▸ **Tâche courte A**
Renvoyez à l'identique les lignes des entrées, de la ligne contenant « [SDO/AIA 304 Å » à la ligne contenant « filament: (171, 386, 193, 399) », ces deux lignes comprises. Omettez les images dans votre réponse.

▸ **Extrait du document**
━━━━━━━━━━━━━━━━━━━━━━━━━━━━━━

Il est « plus facile » de travailler avec des influenceuses virtuelles, estime The Clueless
Les employés derrière The Clueless affirment, par exemple, que l’idée de lancer une influenceuse virtuelle aurait émergé après plusieurs déconvenues en travaillant avec des créatrices de contenus. « Elles ont des égos, des manies, ou elles veulent juste se faire beaucoup d’argent en posant », se plaint Rubén Cruz, cofondatrice de l’agence, juste avant de se féliciter qu’Aitana puisse engranger jusqu’à 10 000 euros de revenus par mois (aucun moyen de vérifier cette affirmation).
Cette citation a été largement reprise dans la presse, parce qu’Internet adore détester les influenceuses, ou plus généralement les femmes qui se mettent en avant. Je repense à cette déclaration de Magali Berdah lors de son récent procès contre plusieurs de ses cyberharceleurs, motivés par le rappeur Booba et sa croisade contre le monde de l’influence : « Il insinue que je représente la culture du vide, mais je préfère incarner cela plutôt que la violence. »

━━━━━━━━━━━━━━━━━━━━━━━━━━━━━━

▸ **Données enregistrées**
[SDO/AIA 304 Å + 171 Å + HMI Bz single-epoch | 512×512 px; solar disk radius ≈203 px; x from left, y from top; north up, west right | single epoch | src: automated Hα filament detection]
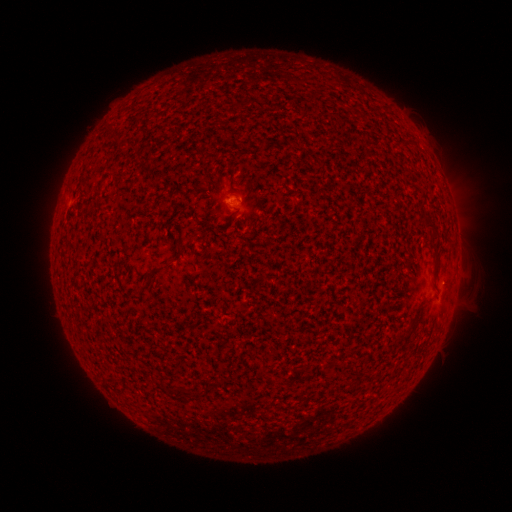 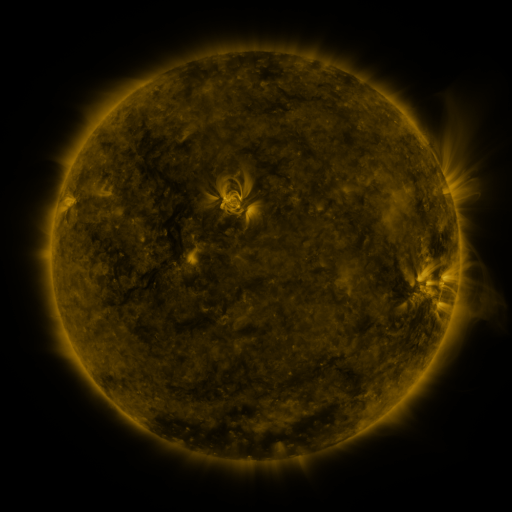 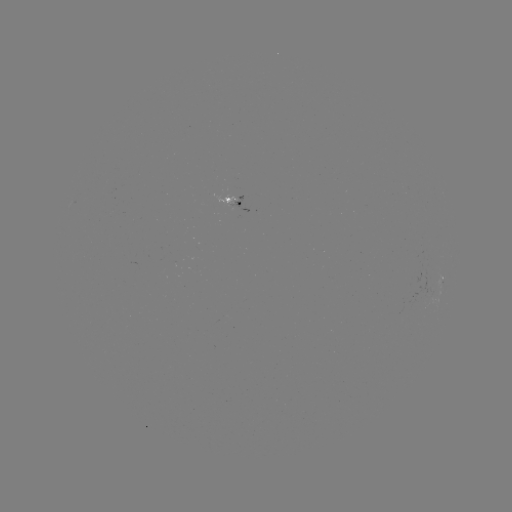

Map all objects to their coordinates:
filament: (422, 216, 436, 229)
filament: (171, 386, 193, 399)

━━━━━━━━━━━━━━━━━━━━━━━━━━━━━━

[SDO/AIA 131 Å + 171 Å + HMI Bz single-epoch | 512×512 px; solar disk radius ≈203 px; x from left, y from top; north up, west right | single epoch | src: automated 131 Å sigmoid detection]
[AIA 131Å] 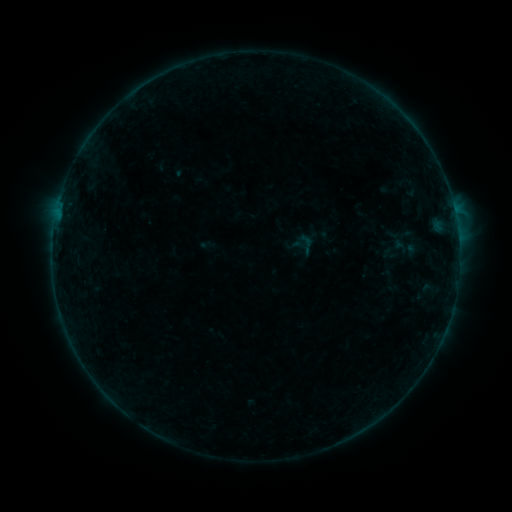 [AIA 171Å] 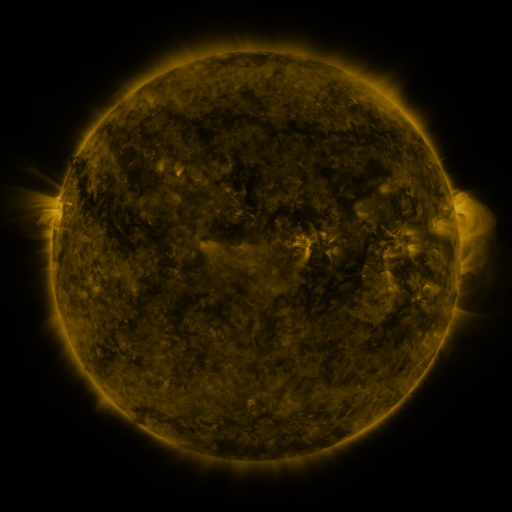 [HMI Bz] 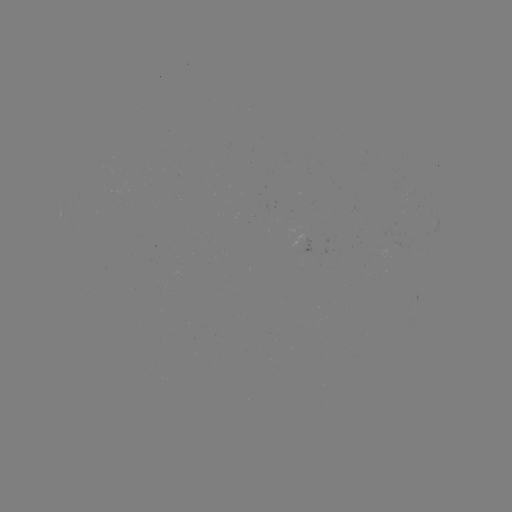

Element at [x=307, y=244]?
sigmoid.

━━━━━━━━━━━━━━━━━━━━━━━━━━━━━━

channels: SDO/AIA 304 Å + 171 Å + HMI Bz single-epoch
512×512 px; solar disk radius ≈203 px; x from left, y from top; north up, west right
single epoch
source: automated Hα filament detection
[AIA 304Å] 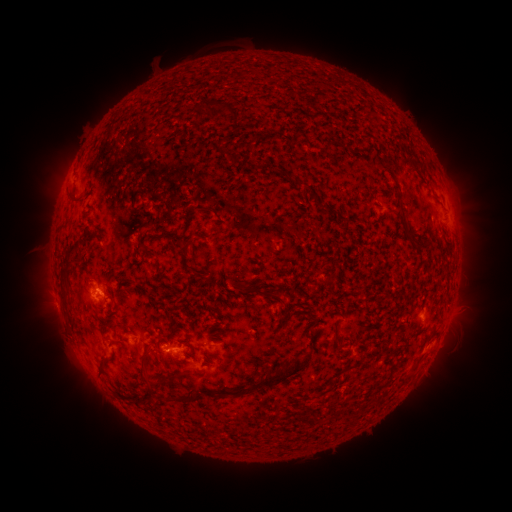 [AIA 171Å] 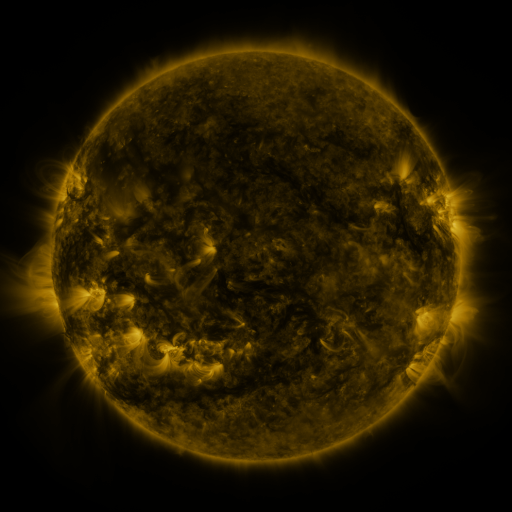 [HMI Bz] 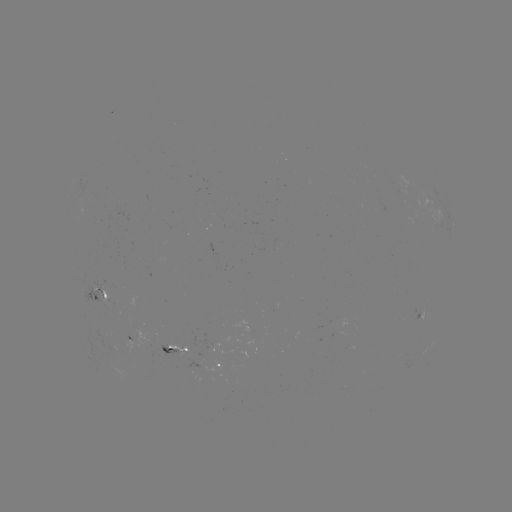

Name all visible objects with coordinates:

━━━━━━━━━━━━━━━━━━━━━━━━━━━━━━

▸ **Tâche courte B**
Retapez, s'il vous plaît, l'extrait sur les influenceuses virtuelles en entier, sans aucune modification.

▸ **Réponse finale A**
[SDO/AIA 304 Å + 171 Å + HMI Bz single-epoch | 512×512 px; solar disk radius ≈203 px; x from left, y from top; north up, west right | single epoch | src: automated Hα filament detection]

Map all objects to their coordinates:
filament: (422, 216, 436, 229)
filament: (171, 386, 193, 399)

▸ **Réponse finale B**
Il est « plus facile » de travailler avec des influenceuses virtuelles, estime The Clueless
Les employés derrière The Clueless affirment, par exemple, que l’idée de lancer une influenceuse virtuelle aurait émergé après plusieurs déconvenues en travaillant avec des créatrices de contenus. « Elles ont des égos, des manies, ou elles veulent juste se faire beaucoup d’argent en posant », se plaint Rubén Cruz, cofondatrice de l’agence, juste avant de se féliciter qu’Aitana puisse engranger jusqu’à 10 000 euros de revenus par mois (aucun moyen de vérifier cette affirmation).
Cette citation a été largement reprise dans la presse, parce qu’Internet adore détester les influenceuses, ou plus généralement les femmes qui se mettent en avant. Je repense à cette déclaration de Magali Berdah lors de son récent procès contre plusieurs de ses cyberharceleurs, motivés par le rappeur Booba et sa croisade contre le monde de l’influence : « Il insinue que je représente la culture du vide, mais je préfère incarner cela plutôt que la violence. »